● **EXERCISE REQUIREMENTS**
In the patent text on the external combustion engine, what does FIG. 7 show?

In this configuration, the choke can be configured of the existing piston (15) and the cylinder (15 a), and no separate choke is required for a lower cost.
The reference numerals inserted in the parentheses followed by the names of the respective means described in this column and the appending claims indicate the correspondence with the specific means included in the embodiments described later.
The present invention may be more fully understood from the description of the preferred embodiments of the invention, as set forth below, together with the accompanying drawings.

BRIEF DESCRIPTION OF THE DRAWINGS

FIG. 1 is a diagram showing a general configuration of a power generating system according to a first embodiment of the invention.

FIG. 2 is a diagram explaining the operation characteristics of an external combustion engine according to the first embodiment.

FIGS. 3A, 3B and 3C are PV diagrams of the external combustion engine according to the first embodiment, in which FIG. 3A shows the ideal state, FIG. 3B the state in which the peak value of the internal pressure of the main container is lower than the saturated vapor pressure, and FIG. 3C the state in which the peak value of the internal pressure of the main container is higher than the saturated vapor pressure.

FIGS. 4A and 4B are diagrams explaining the problems posed by the external combustion engine described in Japanese Unexamined Patent Publication No. 2005-330910, in which FIG. 4A shows the state in which the volume of the working fluid is reduced and FIG. 4B the state in which the volume of the working fluid is increased.

FIG. 5 is a graph showing the relationship between the volume of the working fluid and the efficiency of the external combustion engine.

FIG. 6 is a block diagram showing the outline of the control operation according to the first embodiment.

FIG. 7 is a graph showing the vapor pressure curve of the working fluid.

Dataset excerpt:
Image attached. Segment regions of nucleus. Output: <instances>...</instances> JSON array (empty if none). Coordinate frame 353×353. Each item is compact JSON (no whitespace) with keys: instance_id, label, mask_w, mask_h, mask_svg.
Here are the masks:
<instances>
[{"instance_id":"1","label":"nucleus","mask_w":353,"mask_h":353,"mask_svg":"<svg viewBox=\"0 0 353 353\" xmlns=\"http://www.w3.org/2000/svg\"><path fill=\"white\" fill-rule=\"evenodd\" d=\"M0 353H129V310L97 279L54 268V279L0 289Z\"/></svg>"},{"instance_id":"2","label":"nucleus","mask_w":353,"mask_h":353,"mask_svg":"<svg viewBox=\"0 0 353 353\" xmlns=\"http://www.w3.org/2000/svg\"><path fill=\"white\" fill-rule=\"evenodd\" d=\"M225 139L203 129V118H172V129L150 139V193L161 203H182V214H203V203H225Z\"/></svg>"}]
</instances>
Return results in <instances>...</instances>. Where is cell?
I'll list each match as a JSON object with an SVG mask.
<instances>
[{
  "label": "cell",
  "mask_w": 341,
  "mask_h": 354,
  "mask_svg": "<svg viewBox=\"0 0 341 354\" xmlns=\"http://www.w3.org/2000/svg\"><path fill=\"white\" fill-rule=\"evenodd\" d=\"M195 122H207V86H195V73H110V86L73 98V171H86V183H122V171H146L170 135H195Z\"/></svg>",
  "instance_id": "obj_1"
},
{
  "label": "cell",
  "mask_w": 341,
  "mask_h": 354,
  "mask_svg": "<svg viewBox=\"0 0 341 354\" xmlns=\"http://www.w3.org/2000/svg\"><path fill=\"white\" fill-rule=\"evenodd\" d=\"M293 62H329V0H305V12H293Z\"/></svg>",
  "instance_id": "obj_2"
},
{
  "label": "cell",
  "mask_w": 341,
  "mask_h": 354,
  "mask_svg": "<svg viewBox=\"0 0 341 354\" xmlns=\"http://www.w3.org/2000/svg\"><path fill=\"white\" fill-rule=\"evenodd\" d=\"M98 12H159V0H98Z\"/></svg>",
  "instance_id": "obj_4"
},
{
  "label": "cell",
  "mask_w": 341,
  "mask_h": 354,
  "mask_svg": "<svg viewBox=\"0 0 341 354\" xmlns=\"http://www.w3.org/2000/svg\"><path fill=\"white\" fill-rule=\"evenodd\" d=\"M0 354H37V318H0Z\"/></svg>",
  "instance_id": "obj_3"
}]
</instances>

● **WRITTEN REPLY**
The vapor pressure curve of the working fluid.